3. Clean and consistent API. Pydantic has a relatively long history, and it has accumulated a fair share of bad decisions. Again, it's something that the author wants to fix in pydantic 2.0, which isn't clear when it will come out. Msgspec has a clean and functional API that doesn't mess with your classes.

4. Out-of-the-box support for many formats: JSON, YAML, TOML, and MessagePack. And if you need more, there is a function that converts your data into JSON-compatible primitive types that you can then serialize as you want.

A nice bonus is the support for dataclass and TypedDict, so you can give it a try without rewriting the models you have.

#python
refurb is yet another linter for Python. What makes it special is that it internally runs as a mypy plugin. This gives the linter static information about types for everything. As a result, refurb can give more precise and reliable suggestions. But of course it also means refurb is slower than something like pycodestyle which works on regular expressions or ruff which is written on Rust and works only with AST.

#python
Mutation testing is technique for evaluating how good your tests are. The idea is that a special tool (or a very bored human) breaks the code by slightly changing ("mutating") something in it and then running all the tests, and the tests must fail. If they don't fail, you either have dead code or the tests aren't good enough.
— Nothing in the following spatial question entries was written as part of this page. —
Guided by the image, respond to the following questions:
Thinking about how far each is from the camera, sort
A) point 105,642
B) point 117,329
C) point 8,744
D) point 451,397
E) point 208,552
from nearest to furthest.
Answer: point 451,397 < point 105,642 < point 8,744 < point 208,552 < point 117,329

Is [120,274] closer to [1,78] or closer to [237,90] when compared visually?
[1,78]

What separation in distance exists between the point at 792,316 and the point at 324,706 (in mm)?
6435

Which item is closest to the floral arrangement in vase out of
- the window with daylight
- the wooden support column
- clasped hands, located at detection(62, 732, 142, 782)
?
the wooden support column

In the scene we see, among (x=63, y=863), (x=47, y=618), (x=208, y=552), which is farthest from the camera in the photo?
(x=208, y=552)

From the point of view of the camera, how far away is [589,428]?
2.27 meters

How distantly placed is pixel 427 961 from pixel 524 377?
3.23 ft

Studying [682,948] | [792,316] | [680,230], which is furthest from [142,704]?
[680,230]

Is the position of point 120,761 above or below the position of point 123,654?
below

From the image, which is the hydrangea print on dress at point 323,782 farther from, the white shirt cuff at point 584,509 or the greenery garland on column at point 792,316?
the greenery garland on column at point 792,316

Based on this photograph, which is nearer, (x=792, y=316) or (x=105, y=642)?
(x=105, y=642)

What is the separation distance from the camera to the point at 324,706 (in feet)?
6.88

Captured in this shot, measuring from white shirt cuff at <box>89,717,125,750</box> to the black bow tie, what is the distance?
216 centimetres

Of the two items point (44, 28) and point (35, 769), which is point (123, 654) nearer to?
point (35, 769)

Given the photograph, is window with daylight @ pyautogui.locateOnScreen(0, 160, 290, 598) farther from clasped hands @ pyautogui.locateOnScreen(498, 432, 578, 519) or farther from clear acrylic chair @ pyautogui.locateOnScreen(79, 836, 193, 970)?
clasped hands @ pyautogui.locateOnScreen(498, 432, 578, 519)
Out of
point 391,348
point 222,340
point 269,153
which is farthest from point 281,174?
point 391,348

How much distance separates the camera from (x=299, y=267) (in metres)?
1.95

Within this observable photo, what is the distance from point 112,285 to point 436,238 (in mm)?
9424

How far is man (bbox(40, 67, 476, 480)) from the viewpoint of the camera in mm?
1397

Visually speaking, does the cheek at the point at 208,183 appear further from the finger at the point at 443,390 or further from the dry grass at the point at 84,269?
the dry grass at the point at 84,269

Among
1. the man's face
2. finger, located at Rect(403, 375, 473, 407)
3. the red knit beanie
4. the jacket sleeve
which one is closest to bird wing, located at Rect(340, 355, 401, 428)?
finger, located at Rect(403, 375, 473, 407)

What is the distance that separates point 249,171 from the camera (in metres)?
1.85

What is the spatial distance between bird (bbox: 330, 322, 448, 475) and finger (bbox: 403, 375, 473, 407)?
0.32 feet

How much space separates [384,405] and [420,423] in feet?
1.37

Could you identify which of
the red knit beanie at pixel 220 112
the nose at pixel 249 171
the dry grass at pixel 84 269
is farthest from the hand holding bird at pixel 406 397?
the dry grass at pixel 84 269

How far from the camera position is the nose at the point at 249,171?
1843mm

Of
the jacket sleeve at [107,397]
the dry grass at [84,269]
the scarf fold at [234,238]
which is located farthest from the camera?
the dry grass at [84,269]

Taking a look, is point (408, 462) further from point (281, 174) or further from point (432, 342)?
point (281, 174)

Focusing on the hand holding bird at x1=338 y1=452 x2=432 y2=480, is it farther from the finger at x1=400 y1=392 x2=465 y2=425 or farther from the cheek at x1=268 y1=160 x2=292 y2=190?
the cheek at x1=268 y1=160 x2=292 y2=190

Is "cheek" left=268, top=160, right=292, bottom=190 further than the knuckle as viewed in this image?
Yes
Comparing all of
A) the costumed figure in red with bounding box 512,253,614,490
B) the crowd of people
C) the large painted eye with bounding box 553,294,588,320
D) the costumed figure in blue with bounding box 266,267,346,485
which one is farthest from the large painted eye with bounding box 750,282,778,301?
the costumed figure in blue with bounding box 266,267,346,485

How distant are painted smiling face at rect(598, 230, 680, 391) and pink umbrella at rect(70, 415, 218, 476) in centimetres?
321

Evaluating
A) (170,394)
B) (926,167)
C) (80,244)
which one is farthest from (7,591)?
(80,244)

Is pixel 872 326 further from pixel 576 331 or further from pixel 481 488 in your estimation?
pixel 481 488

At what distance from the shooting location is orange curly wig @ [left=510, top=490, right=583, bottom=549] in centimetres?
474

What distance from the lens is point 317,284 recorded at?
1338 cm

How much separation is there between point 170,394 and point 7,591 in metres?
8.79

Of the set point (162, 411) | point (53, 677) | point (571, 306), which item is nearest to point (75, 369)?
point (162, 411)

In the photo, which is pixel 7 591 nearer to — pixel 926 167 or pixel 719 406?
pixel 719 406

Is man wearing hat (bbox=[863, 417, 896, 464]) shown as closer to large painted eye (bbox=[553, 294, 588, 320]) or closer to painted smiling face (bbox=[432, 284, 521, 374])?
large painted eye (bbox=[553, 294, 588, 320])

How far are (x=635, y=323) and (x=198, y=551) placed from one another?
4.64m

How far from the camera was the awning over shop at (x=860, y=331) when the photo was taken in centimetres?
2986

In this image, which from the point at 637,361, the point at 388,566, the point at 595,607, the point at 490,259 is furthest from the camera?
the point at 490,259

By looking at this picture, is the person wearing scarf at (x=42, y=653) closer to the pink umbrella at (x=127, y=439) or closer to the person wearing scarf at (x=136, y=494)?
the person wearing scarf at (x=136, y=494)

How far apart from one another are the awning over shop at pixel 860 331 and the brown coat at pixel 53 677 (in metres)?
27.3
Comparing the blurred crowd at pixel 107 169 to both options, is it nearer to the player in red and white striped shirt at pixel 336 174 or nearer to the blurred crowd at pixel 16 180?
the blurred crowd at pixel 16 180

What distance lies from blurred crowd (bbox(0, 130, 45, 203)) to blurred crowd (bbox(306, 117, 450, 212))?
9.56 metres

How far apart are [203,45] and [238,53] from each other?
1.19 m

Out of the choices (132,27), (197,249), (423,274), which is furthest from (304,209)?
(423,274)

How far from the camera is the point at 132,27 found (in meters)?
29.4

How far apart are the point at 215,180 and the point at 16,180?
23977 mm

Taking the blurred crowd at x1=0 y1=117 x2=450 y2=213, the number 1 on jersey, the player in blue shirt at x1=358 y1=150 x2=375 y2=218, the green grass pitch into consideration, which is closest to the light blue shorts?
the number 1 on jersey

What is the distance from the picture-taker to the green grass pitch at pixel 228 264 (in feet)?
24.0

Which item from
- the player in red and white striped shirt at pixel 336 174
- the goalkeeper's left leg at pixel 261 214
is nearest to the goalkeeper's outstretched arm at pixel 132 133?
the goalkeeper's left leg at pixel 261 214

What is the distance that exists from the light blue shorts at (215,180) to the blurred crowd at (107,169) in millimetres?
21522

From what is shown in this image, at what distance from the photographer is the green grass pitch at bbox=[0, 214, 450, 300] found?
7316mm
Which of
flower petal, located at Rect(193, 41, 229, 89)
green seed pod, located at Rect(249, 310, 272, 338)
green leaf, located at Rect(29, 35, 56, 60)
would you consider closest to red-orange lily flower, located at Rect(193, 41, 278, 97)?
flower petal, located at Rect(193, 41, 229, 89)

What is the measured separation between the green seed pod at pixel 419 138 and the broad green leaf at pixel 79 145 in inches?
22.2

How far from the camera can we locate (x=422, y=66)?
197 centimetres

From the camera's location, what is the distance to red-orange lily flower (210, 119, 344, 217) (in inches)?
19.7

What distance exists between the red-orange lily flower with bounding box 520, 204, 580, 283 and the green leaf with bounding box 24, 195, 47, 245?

There are some pre-requisites for when it mkes sense to do that:

1. The test coverage is 100%. If it's not, you already know what you should write tests for.
2. The tests are fast.
3. The tests are reliable.
4. The codebase is small.

mutmut is a tool for mutation testing of Python code. You simply point it to the directory with the code, directory with the tests, and what command to use to run the tests, and it will do the rest. When it's done, you can generate an HTML report with the list of diffs of mutations for each file that weren't detected by the tests.

I think it's an "advanced" testing technique. I use it not that often and only on small projects that need to be reliable. There are quite a few "false positives" (things that you can't and shouldn't test, like databse connection options), but from my experience it also a very reliable way to detect what tests you're missing.